Weeping For My Country; Weeping for Humanity

Updated: Aug 7, 2019


When I sat at my altar two nights ago with candles burning and heartfelt, sacred music softly filling the room, I began thinking about the families and friends of those killed in recent shootings in the US. Their pained hearts become my own as I imagine the grief, the collapse, the punch to the gut that is this news in their lives. The circle of awareness widens somehow and I'm considering the shooter now and how he expresses the worst in us and what a tragedy that is. Images come like a wave, of past shootings and I imagine how those families and friends are likely triggered into their loss each subsequent killing spree. Thankfully I can cry and let the wave move through me.

They weep.

I weep.

I weep for them and with them.

Their loss could have been my own (and could be someday.)

I know this. You know this.

Widening still, the circle encompasses communities of hatred across this country as we are bearing witness to the uprising of terrorist acts by our (mostly) white brothers. They express what is the worst in us. And what a tragedy that is.

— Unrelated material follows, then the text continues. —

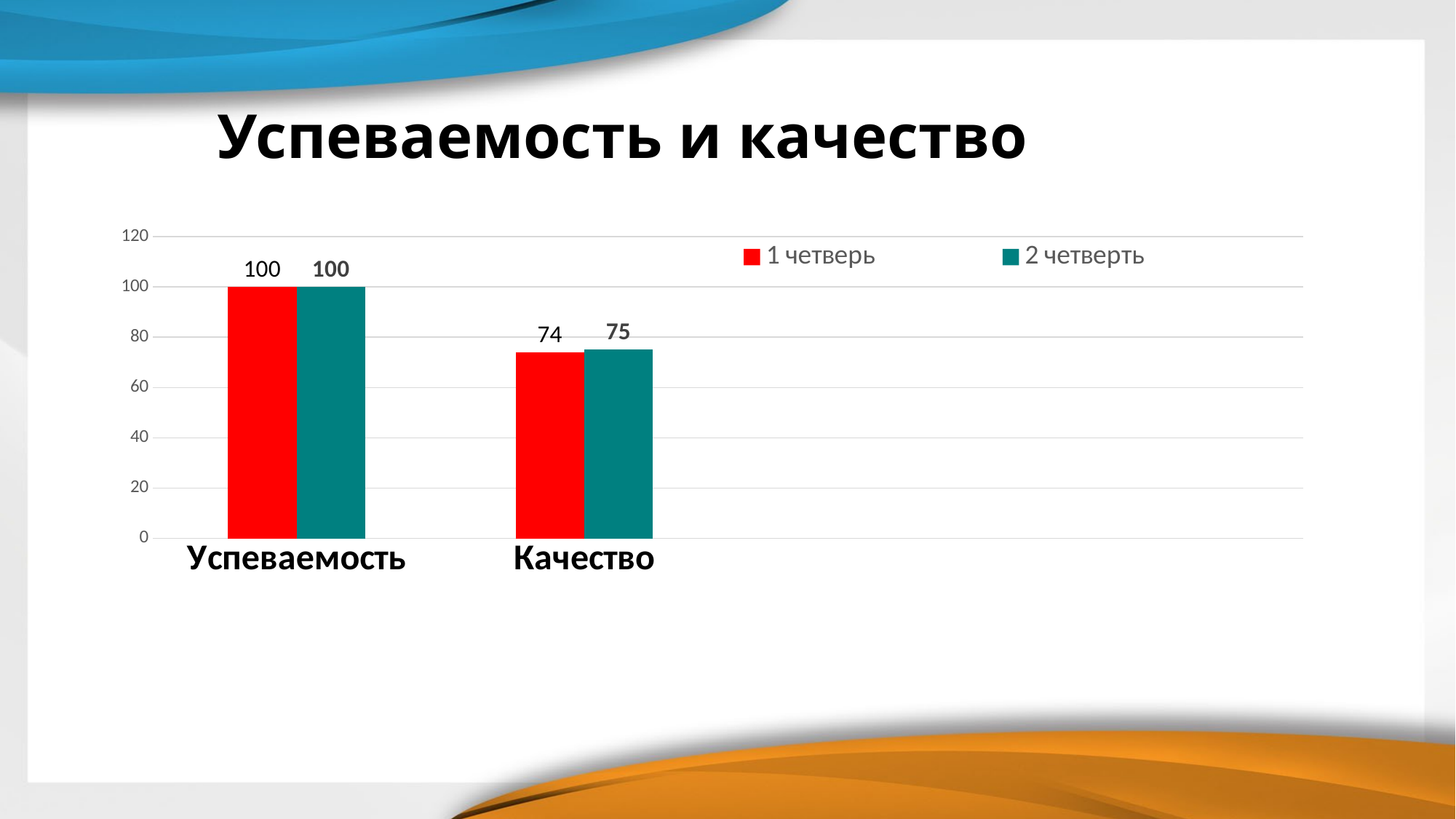
What is the value for Качество in the 1 четверть series? 74 Which category has the highest value in the 2 четверть series? Успеваемость How many categories are shown on the x axis? 2 What kind of chart is shown on the slide? Bar chart What is the value for Успеваемость in the 2 четверть series? 100 Which category has the lowest value in the 1 четверть series? Качество How many series does the legend list? 2 What is the difference between the 2 четверть and 1 четверть values for Качество? 1 What is the value for Качество in the 2 четверть series? 75 What is the value for Успеваемость in the 1 четверть series? 100 What is the difference between the 1 четверть values for Успеваемость and Качество? 26 Which is larger: the 1 четверть value for Успеваемость or the 1 четверть value for Качество? Успеваемость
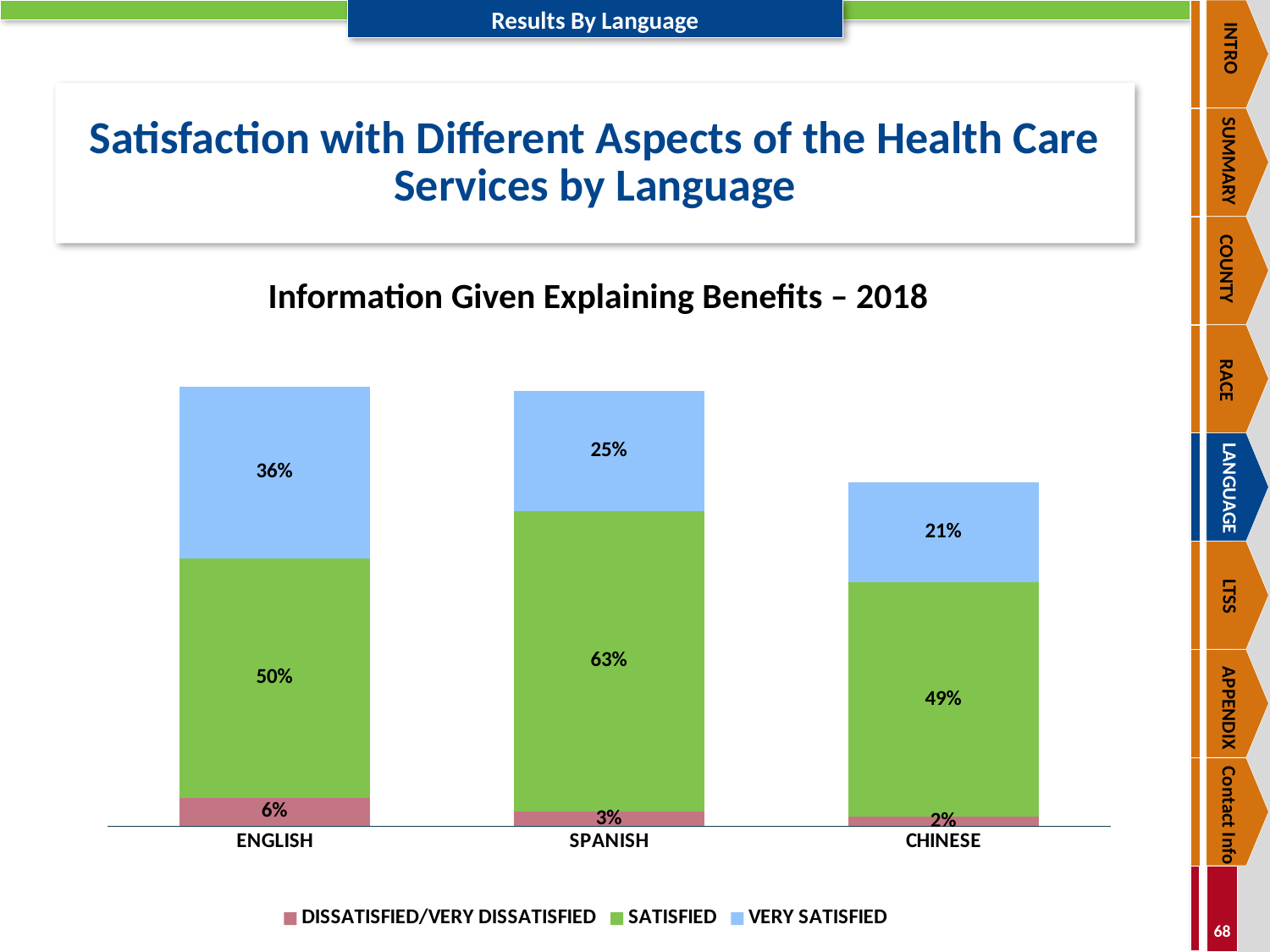
What is the Dissatisfied/Very Dissatisfied value for Chinese? 2% Which language has the highest Satisfied percentage? Spanish What is the Satisfied value for Spanish? 63% How many series does the legend list? 3 What is the total of the stacked bar for Chinese? 72% What percentage of English respondents were Very Satisfied with the information given explaining benefits? 36% How many languages are shown on the x axis? 3 What is the difference between the Very Satisfied values for English and Chinese? 15% What is the title of the chart? Information Given Explaining Benefits – 2018 Which language has the lowest Very Satisfied percentage? Chinese Which is larger: the Dissatisfied/Very Dissatisfied value for English or for Spanish? English What kind of chart is shown on the slide? Stacked bar chart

Then flowing into my thoughts are the NRA and prior campaign contributions that require payback by members of congress. We are living the consequences of those deals and that debt and we are dying because of it.

I weep.

I weep for the blatant show of greed among those who mask their deep fear in a cloak of power and control mongering and still have the nerve to sleep at night.

I weep for their fear and for the fact that they are ignorant of it.

I weep for myself and for all of us who know what is possible in our collective life here and how tragically far away from that we are.

I weep, really, for humanity's diminishing soul.

The candles burn and I weep.

The music comes into me and I drop into this place, crying for humanity.

I cry until I, every part of me, is done and I have no more, for now.

It is my gift and my burden to hold, feel and transmute these events and the subsequent feelings that arise.

I accept both.

I settle. I begin to sing. I feel my bhakti self and I land in this deeper place that is my home. I am soothed in this moment, thankfully.

I wonder who I would be if I didn't have the ability or freedom within me to cry like this and to sing like I do. Crying, singing and sitting with my altar save me from endless days of despair at the state of things.

What started with weeping, ended, for now, with gratitude and silence. This is the rhythm I traverse. It is my road, of sorts, and I walk it in reverence with my beloved in my heart.